De son côté, Démineurs, sorti le 23 septembre 2009, avait connu un succès plus modeste en attirant au final 200 340 spectateurs après deux mois d'exploitation. Le sursaut post-Oscars n'en fût que plus marquant. Trois jours après avoir créé la surprise en battant Avatar aux Oscars, le film, déjà disponible en DVD, ressortait en salles - sur moins de 10 copies -, ce qui lui permit d'engranger 13 715 entrées supplémentaires en restant cinq semaines à l'affiche. Un chiffre relativement modeste, mais qui représente tout de même 6,8 % de gain par rapport à son box-office cumulé lors de sa première exploitation.

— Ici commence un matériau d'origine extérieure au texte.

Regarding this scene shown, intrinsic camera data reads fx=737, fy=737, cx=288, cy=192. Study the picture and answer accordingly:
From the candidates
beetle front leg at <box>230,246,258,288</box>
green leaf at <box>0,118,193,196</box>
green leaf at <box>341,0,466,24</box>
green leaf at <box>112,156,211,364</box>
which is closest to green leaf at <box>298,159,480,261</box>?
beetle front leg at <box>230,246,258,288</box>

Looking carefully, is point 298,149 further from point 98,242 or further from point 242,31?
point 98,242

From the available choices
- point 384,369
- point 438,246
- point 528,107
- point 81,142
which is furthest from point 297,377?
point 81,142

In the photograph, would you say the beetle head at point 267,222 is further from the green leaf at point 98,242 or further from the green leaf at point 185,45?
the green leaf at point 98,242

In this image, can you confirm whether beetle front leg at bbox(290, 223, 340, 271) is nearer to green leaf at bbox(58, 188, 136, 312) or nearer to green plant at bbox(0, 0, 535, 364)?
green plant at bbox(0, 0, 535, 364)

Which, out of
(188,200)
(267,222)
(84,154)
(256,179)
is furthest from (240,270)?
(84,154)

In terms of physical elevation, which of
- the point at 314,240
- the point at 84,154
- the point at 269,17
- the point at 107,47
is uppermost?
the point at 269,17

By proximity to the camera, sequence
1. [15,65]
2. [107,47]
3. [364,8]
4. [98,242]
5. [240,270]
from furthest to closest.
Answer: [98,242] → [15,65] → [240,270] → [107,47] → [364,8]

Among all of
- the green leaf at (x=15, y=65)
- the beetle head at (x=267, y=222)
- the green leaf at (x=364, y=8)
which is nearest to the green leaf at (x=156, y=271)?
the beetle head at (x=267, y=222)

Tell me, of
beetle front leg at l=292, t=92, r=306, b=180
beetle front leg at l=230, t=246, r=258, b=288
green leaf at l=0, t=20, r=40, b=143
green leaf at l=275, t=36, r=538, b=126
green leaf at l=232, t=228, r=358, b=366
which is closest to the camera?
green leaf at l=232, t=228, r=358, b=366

Une ressortie pas inutile donc, mais loin des espoirs que l'on pouvait placer dans l'effet Oscars. Là encore en effet, on peut revenir en 2009 et comparer avec Slumdog millionaire, précédent gagnant des Oscars (8 récompenses). La situation était certes différente puisque le film n'était à l'affiche que depuis six semaines, mais l'effet des Oscars avait été flagrant puisqu'il avait permis au film de réaliser en septième semaine son plus gros score, avec 100 000 entrées de plus qu'en première semaine, du jamais vu ! Il est difficile d'estimer précisément l'apport total de la victoire aux Oscars pour ce film, mais, sachant qu'il totalisait 1 200 000 spectateurs avant la cérémonie, on peut supposer qu'il n'aurait pas dépassé 1 800 000 spectateurs en fin de carrière. Or il en a finalement cumulé 2 681 115, soit un gain de l'ordre de 50 %.


Là encore, 2009 a donc été largement plus profitable au lauréat des Oscars que 2010. Le genre de ces films explique certainement en partie cette différence, le film de guerre Démineurs ayant un potentiel plus limité (il comportait un avertissement et s'adressait à un public essentiellement masculin) que la comédie populaire Slumdog millionaire.


On notera enfin que, sur cet échantillon de deux années, les Oscars ont plus d'influence que les César sur le public français ! Rendez-vous dans un an pour confirmer ou infirmer ces observations.